As most Maryland cooks know, this spice blend is great on crabs, shrimp, and most any seafood. Yet, we also understand that this product can go on just about anything, and most likely will.
Roasted chicken is one of my favorites, and if you are ordering wings, there is almost always an Old Bay option on the menu. I would also say it is a pretty good substitute for a steak blend that comes from Montreal. You can season hash browns or roasted potatoes with it, and more than a few vegetables are pretty tasty with this stuff. Think grilled corn on the cob with Old Bay.
Using it to flavor a compound butter or mayonnaise might also step up your game. Also try it on fresh popcorn or French fries. It will also add some zing to your Bloody Mary, or if you dare, order your next Martini with Old Bay.
Maryland crab soup must include Old Bay, as should crab cakes. I would also add it to any chowder that is found in New England.

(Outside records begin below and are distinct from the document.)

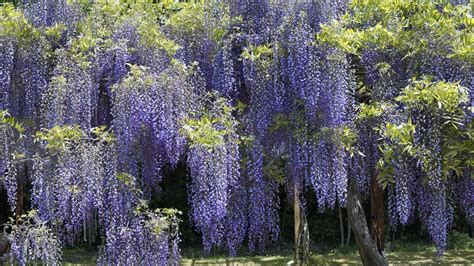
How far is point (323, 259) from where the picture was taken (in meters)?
11.1

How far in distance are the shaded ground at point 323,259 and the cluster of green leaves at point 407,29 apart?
5.10m

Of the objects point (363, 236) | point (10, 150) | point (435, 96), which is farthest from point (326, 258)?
point (10, 150)

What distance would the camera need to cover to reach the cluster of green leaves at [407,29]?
6102 millimetres

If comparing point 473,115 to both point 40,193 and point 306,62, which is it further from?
point 40,193

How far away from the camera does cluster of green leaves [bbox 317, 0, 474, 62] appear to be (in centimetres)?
610

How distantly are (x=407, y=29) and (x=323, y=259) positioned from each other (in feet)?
19.1

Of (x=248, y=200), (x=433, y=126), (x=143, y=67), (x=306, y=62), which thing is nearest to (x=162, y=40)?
(x=143, y=67)

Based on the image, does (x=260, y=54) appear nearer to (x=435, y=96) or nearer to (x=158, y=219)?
(x=435, y=96)

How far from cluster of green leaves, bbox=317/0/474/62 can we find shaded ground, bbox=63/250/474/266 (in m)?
5.10

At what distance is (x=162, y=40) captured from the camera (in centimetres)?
655

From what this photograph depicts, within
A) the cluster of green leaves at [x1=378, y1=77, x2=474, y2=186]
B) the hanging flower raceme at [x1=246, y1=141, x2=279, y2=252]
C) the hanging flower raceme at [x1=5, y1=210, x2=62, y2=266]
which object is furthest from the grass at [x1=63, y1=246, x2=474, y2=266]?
the cluster of green leaves at [x1=378, y1=77, x2=474, y2=186]

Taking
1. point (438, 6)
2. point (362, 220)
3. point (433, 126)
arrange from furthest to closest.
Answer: point (362, 220), point (438, 6), point (433, 126)

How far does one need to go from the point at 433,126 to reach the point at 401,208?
936mm

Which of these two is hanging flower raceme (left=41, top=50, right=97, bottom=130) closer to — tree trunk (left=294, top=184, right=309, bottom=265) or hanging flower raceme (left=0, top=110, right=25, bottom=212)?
hanging flower raceme (left=0, top=110, right=25, bottom=212)
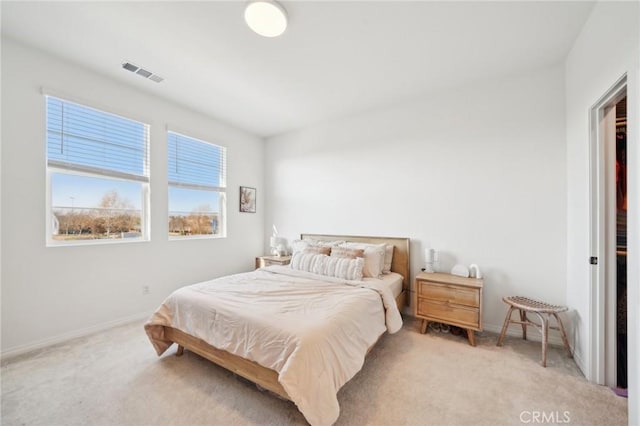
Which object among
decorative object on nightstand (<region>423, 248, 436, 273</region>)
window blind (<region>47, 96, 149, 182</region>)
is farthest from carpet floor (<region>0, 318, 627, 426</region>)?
window blind (<region>47, 96, 149, 182</region>)

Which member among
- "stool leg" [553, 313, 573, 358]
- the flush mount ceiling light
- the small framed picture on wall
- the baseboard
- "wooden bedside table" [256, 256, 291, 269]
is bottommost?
the baseboard

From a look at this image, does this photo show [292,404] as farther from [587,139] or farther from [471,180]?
[587,139]

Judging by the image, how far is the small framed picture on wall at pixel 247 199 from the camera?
4.26 metres

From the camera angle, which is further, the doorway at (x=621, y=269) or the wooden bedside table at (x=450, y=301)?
the wooden bedside table at (x=450, y=301)

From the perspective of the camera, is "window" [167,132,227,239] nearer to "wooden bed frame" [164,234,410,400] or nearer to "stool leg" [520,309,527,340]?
"wooden bed frame" [164,234,410,400]

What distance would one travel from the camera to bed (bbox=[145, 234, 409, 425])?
1.38 metres

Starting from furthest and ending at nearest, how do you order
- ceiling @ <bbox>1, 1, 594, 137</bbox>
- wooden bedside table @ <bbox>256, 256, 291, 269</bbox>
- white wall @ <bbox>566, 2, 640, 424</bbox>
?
1. wooden bedside table @ <bbox>256, 256, 291, 269</bbox>
2. ceiling @ <bbox>1, 1, 594, 137</bbox>
3. white wall @ <bbox>566, 2, 640, 424</bbox>

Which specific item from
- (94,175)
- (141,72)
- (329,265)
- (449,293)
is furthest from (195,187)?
(449,293)

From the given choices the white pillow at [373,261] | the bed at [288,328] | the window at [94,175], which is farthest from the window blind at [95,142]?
the white pillow at [373,261]

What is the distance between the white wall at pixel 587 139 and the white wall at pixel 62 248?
4.17m

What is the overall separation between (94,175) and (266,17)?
97.4 inches

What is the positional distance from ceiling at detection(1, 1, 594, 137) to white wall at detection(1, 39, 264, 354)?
22 centimetres

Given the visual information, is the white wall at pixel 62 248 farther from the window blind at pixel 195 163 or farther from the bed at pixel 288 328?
the bed at pixel 288 328

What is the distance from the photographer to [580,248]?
2051 millimetres
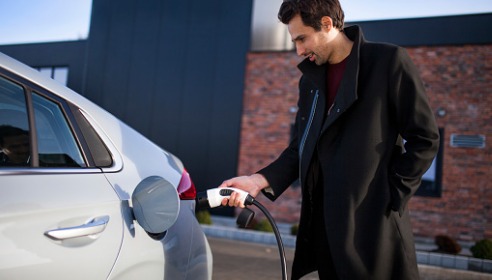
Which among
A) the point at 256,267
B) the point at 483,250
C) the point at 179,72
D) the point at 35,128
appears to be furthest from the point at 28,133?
the point at 179,72

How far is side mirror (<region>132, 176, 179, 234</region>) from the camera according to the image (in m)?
1.65

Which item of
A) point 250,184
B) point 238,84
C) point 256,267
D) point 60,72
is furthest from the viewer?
point 60,72

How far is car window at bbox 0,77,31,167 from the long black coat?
3.60 ft

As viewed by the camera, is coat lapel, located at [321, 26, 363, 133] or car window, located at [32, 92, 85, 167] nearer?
car window, located at [32, 92, 85, 167]

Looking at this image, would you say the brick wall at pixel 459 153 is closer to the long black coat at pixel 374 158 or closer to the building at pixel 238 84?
the building at pixel 238 84

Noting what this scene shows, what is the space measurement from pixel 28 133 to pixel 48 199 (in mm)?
280

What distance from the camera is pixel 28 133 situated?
4.94 feet

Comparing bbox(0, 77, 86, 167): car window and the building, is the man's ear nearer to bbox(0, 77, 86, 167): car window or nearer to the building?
bbox(0, 77, 86, 167): car window

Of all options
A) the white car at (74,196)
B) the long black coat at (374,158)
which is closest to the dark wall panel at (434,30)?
the long black coat at (374,158)

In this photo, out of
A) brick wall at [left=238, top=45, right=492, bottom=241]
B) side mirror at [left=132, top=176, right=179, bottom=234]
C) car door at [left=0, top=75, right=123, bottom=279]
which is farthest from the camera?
brick wall at [left=238, top=45, right=492, bottom=241]

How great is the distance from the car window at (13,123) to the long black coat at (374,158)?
1098 millimetres

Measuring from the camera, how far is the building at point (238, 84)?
32.5 ft

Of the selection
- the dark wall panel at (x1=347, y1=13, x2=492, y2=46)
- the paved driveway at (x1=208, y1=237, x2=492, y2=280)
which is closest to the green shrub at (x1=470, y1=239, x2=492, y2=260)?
the paved driveway at (x1=208, y1=237, x2=492, y2=280)

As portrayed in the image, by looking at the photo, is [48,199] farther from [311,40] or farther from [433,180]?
[433,180]
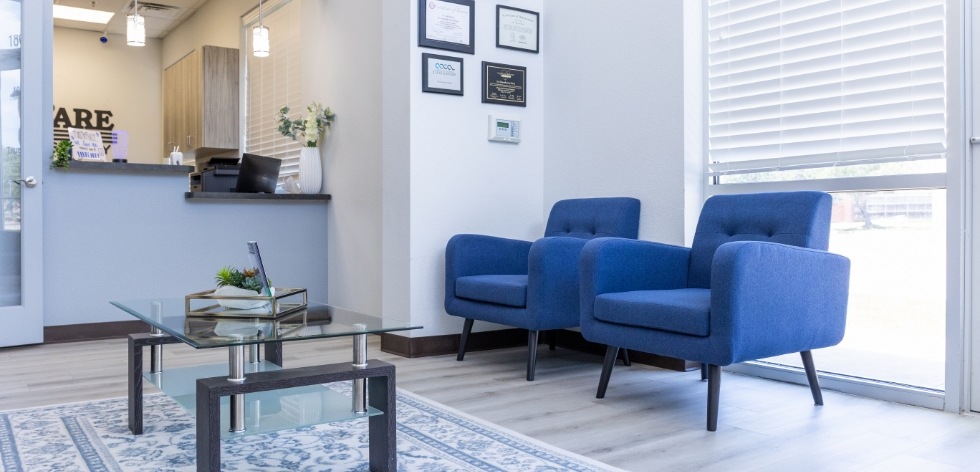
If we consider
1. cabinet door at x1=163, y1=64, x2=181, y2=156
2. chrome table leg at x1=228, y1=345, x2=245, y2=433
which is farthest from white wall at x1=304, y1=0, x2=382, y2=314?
cabinet door at x1=163, y1=64, x2=181, y2=156

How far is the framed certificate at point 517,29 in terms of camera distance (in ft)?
14.5

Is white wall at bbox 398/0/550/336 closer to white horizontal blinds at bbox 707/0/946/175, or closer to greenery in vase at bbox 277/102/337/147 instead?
white horizontal blinds at bbox 707/0/946/175

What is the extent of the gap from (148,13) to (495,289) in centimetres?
658

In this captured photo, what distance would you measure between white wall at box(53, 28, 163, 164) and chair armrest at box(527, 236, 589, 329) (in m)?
7.22

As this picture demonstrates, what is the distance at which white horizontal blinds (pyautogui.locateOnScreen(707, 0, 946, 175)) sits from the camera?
2.96 m

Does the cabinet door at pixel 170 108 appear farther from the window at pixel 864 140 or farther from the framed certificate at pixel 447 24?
the window at pixel 864 140

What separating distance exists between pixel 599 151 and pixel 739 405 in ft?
5.44

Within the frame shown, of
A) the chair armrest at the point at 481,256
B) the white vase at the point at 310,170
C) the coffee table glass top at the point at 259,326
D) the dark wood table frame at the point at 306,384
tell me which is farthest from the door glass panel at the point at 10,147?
the dark wood table frame at the point at 306,384

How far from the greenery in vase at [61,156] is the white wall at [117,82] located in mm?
4916

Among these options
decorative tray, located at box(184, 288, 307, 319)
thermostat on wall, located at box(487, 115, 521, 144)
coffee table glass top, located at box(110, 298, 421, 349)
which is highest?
thermostat on wall, located at box(487, 115, 521, 144)

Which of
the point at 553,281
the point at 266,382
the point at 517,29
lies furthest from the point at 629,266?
the point at 517,29

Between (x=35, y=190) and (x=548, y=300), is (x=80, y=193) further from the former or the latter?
(x=548, y=300)

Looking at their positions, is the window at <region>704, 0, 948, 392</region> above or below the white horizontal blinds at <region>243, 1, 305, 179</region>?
below

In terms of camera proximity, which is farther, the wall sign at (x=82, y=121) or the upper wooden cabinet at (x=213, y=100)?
the wall sign at (x=82, y=121)
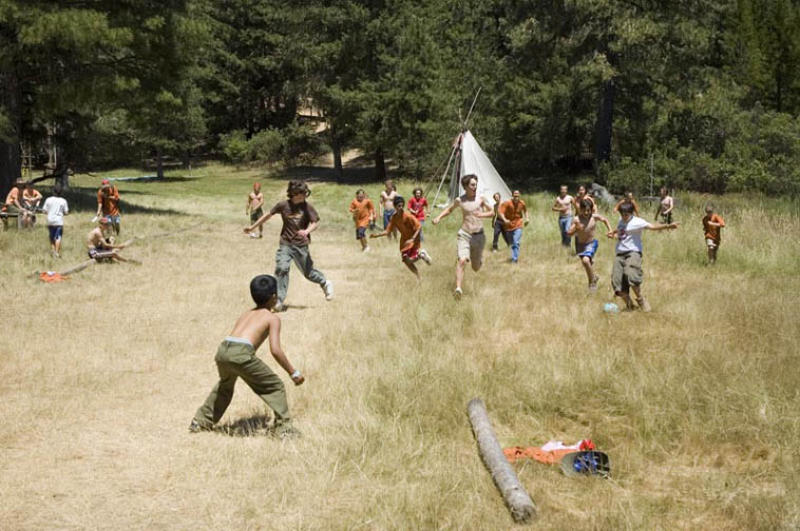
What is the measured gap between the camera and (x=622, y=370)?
7.59 metres

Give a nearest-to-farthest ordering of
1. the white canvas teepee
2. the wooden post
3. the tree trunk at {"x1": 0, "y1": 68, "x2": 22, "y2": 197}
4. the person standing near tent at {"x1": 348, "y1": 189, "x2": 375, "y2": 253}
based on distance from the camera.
Result: 1. the wooden post
2. the person standing near tent at {"x1": 348, "y1": 189, "x2": 375, "y2": 253}
3. the tree trunk at {"x1": 0, "y1": 68, "x2": 22, "y2": 197}
4. the white canvas teepee

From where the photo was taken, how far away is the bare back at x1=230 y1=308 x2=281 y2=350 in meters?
5.93

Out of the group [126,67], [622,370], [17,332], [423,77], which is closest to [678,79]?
[423,77]

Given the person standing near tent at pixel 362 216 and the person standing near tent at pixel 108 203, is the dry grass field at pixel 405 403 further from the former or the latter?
the person standing near tent at pixel 362 216

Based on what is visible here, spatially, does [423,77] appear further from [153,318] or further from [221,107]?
[153,318]

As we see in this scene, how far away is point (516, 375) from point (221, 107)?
4954cm

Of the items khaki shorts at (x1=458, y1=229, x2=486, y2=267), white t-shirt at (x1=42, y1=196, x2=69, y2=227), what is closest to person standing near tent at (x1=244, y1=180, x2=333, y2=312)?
khaki shorts at (x1=458, y1=229, x2=486, y2=267)

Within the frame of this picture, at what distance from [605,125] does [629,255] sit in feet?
67.4

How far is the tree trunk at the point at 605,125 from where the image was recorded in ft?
95.5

Salads also work well with this spice, and not just the ones with seafood.
There really isn’t much that you cannot use Old Bay in or on. Can you imagine that there are a couple of Old Bay ice cream products out there? If you cannot find them, just sprinkle some Old Bay onto your favorite vanilla ice cream.
Today, Old Bay is owned and produced by the McCormick Spice Company, with the same recipe as the first day it was sold. Yet, it doesn’t really matter who is selling it or where it is sold, Old Bay will always find a home in the Maryland pantry.